卵の周りには、それこそ本当に色んな材質で、色んな高さで、色んな色や模様のある壁がある。もう、それこそ上から見たら、幾重にも重なる迷路が出来上がっているかもしれない。時に壁を倒したり、壊したり、時に壁は壁としてあるまま、ドアを作って道が出来たり・・・でもあまりにも重なりすぎてしまって、どうにもこうにも出口が見えなくなっているかもしれない。

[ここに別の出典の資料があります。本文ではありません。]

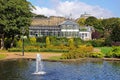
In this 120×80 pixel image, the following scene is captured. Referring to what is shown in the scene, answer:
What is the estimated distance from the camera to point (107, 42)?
7425cm

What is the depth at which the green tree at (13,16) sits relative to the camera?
53.9 m

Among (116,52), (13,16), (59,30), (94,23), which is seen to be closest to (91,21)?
(94,23)

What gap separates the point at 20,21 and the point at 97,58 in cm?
1812

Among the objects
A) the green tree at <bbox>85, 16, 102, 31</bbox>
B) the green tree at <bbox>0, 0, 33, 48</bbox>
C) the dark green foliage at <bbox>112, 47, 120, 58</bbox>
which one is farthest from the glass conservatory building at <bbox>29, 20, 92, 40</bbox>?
the dark green foliage at <bbox>112, 47, 120, 58</bbox>

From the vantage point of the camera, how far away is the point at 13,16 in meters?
54.5

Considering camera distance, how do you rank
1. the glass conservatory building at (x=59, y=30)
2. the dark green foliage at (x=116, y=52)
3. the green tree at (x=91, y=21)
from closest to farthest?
the dark green foliage at (x=116, y=52)
the glass conservatory building at (x=59, y=30)
the green tree at (x=91, y=21)

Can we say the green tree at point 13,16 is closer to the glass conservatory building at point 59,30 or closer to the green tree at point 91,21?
the glass conservatory building at point 59,30

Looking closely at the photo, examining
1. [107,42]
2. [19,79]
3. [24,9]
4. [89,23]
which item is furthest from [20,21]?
[89,23]

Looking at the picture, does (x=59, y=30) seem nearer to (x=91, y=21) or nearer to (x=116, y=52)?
(x=91, y=21)

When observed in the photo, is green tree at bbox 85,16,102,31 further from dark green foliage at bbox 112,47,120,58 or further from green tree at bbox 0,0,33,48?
dark green foliage at bbox 112,47,120,58

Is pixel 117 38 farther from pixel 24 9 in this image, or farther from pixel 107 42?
pixel 24 9

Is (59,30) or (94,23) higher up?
(94,23)


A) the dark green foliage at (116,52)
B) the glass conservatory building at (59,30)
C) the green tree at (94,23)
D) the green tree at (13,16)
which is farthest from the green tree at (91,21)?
Result: the dark green foliage at (116,52)

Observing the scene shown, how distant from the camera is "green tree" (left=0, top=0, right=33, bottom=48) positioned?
53.9 m
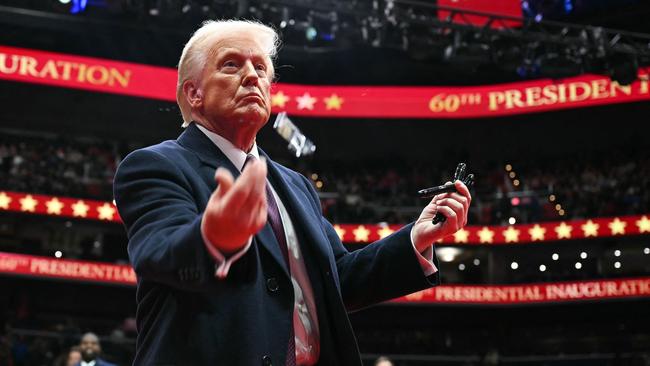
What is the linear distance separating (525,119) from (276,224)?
792 inches

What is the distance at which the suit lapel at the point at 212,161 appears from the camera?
1659mm

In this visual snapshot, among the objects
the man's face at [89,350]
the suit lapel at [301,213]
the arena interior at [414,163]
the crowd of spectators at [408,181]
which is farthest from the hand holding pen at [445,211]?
the crowd of spectators at [408,181]

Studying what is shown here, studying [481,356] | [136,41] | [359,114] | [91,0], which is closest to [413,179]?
[359,114]

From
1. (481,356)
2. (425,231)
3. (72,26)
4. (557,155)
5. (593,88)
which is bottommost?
(481,356)

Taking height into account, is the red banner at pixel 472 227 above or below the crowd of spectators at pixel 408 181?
below

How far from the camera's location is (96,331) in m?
14.9

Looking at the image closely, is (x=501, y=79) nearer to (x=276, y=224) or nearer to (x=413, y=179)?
(x=413, y=179)

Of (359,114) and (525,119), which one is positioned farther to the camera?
(525,119)

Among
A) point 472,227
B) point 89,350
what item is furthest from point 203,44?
point 472,227

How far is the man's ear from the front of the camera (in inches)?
72.9

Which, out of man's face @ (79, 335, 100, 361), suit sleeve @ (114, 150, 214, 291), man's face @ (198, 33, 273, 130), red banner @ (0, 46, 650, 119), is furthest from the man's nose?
red banner @ (0, 46, 650, 119)

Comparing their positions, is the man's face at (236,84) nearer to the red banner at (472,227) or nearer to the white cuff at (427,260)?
the white cuff at (427,260)

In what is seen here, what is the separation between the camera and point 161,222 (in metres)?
1.47

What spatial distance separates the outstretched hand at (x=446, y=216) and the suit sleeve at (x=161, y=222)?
1.90ft
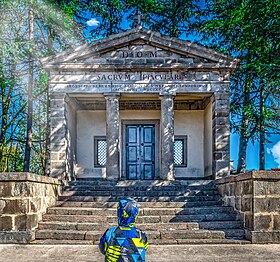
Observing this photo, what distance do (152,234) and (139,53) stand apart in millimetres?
6701

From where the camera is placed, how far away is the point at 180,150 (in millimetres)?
14414

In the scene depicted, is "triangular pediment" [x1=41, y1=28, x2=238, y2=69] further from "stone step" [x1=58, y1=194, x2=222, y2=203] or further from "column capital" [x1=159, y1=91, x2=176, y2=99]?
"stone step" [x1=58, y1=194, x2=222, y2=203]

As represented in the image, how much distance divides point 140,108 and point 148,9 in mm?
5933

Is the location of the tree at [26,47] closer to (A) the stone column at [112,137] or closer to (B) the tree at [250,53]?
(A) the stone column at [112,137]

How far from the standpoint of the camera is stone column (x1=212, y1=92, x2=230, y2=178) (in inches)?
460

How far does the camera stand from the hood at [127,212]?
3109 mm

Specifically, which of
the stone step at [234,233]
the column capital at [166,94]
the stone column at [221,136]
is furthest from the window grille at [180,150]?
the stone step at [234,233]

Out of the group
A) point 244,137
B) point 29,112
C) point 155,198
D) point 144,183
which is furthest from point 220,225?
point 29,112

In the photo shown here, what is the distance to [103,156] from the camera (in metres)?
14.4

『システムに食いものにされないように』するには、しっかりと自分達を制御することが重要で、『壁』というものが、必ずしもシンプルに「イイもの」なだけの存在ではないし、逆に「ワルイもの」なだけでもないし、その両面を包括したものなのだという認識をもって、かつ壁に向かって問いを発信し続けるのが大事なのかもしれません。<・p>

日本人にはかなり苦手ば分野ですよね・・・山本七平を読んでいても常に出てくる「日本人の『他者との比較、違いを認識し、言語化する力』のなさ」を実感します。ただ、そんな中でこうやって村上春樹が日本人として世界で上記のメッセージを発信していたことに、私個人は強さと勇気を与えられました。まだまだ捨てたもんじゃないぞ、日本人!

クリントンのスピーチにあったLegacyの一節、

I believe we’re moving into a world where our interdependence with one another will be critical in maintaining our independence as nations and as individuals.

これって、なかなか興味深いなと思って、昨日のクラスが終わってからも考えていました。「互いの国レベル、個人レベルで独立や自由を守るために、相互依存が存在する。」ある意味、壁の存在を認めながら、壁にドアを作って行き来できるようにしているようにも見える。何も壁を壊すという発想に必ずしもいかなくていいのだ!

ただ、この場合は前提として、『独立』を守るための手段として「interdependence」について言っているとすると、ある意味私の大事にしている「他があって、自分がある」の価値とちょっと違うのかもしれないなぁ。